» **The problem**
Copy out every one of the rows below word for word, changing nothing.

» **Available data**
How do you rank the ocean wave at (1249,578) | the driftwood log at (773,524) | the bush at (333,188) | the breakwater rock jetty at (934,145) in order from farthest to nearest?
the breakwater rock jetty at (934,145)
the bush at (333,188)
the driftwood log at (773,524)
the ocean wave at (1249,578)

» **Answer**
How do you rank the ocean wave at (1249,578) | the driftwood log at (773,524) | the bush at (333,188) | the breakwater rock jetty at (934,145) in order from farthest to nearest?
the breakwater rock jetty at (934,145)
the bush at (333,188)
the driftwood log at (773,524)
the ocean wave at (1249,578)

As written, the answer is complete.